The knock-out itself came in the third round, after slightly more than two minutes of action. The end came when Alvarez delivered a single, big right hand that caught Kirkland on the jaw and left him flat on his back after spinning to the canvas.Alvarez was clearly the big star heading into the fight. The fight was telecast by HBO for free just one week after the controversial and disappointing Floyd Mayweather Jr. and Manny Pacquiao fight, and Alvarez was under pressure to deliver the type of finish that people were going to talk about. Kirkland was happy to oblige Alvarez, taking it right to Alvarez from the start. Kirkland’s aggression saw him appear to land blows that troubled the young Mexican in the early going. Alvarez played good defense, and he floored Kirkland in the first round, displaying his power and his technique in knocking down an aggressive opponent.
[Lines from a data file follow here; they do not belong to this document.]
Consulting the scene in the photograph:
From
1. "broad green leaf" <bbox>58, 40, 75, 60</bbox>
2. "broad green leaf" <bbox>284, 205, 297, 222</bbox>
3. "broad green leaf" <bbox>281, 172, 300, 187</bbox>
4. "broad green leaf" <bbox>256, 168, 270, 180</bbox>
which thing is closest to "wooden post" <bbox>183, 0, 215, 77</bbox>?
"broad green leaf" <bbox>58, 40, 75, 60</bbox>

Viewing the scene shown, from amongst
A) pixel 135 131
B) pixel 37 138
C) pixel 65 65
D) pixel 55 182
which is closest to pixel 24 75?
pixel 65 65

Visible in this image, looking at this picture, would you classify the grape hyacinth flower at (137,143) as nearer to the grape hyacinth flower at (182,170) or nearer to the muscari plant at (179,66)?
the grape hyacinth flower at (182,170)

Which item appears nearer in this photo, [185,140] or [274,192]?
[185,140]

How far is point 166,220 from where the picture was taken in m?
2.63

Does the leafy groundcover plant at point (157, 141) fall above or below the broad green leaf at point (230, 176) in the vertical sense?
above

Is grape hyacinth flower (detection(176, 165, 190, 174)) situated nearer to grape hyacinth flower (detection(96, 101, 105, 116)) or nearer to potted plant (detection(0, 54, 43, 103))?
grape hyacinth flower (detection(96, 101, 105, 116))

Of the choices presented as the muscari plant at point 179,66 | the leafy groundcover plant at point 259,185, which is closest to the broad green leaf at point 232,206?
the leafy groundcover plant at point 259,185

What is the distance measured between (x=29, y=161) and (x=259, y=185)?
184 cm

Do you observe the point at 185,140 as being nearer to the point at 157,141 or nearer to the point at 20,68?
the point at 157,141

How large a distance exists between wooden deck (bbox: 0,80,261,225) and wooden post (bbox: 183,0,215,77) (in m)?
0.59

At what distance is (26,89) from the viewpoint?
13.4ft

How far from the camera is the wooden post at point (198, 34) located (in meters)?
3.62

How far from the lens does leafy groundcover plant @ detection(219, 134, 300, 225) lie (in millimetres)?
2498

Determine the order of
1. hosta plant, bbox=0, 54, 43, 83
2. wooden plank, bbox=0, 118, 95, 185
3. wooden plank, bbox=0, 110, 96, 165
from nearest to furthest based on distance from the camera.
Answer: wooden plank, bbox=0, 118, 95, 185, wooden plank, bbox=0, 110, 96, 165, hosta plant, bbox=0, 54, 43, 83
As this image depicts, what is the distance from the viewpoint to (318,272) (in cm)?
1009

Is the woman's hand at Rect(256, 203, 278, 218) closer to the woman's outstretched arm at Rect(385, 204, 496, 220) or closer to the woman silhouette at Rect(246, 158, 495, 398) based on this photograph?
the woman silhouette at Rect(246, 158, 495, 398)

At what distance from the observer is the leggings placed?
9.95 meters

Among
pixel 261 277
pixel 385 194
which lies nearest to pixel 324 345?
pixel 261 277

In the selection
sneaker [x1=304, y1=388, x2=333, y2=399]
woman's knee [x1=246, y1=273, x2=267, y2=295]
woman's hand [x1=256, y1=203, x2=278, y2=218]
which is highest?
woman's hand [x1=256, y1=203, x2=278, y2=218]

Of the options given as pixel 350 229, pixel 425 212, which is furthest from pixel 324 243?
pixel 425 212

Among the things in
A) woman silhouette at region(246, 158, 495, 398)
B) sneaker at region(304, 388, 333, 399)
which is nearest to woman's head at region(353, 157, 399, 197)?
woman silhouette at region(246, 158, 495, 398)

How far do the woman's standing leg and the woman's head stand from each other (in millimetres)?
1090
However, Kirkland kept coming at Alvarez and the fight entered the third round with both men working hard and the feeling that the fight would not go the distance. Kirkland continued to move forward, keeping “Canelo” against the ropes and scoring points with a barrage of punches while looking for an opening.

At around the two minute mark, Alvarez landed an uppercut that sent Kirkland to the canvas again. Kirkland got up, but it was clear that he did not have his legs under him. Kirkland was going to try to survive the round, but Alvarez had an opportunity to close out the fight. The question was would he take it?

Alvarez closed in on Kirkland, putting his opponent’s back to the ropes. Kirkland was hurt, but he was still dangerous, pawing with punches and loading up for one big shot.

But it was the big shot “Canelo” threw that ended the night. Kirkland never saw it coming, as he was loading up with a huge right hand of his own. The right Alvarez threw cracked Kirkland in the jaw, and his eyes went blank. His big right hand whizzed harmlessly over the head of a ducking Alvarez, providing the momentum for the spin that left Kirkland prone on the canvas.

Saul “Canelo” Alvarez went on to defeat Miguel Cotto in his second fight of 2015 and he is clearly one of boxing’s biggest stars heading into 2016. On May 9th Alvarez added another reel to his highlight film when he knocked out James Kirkland with the 2015 “Knock Out of the Year”.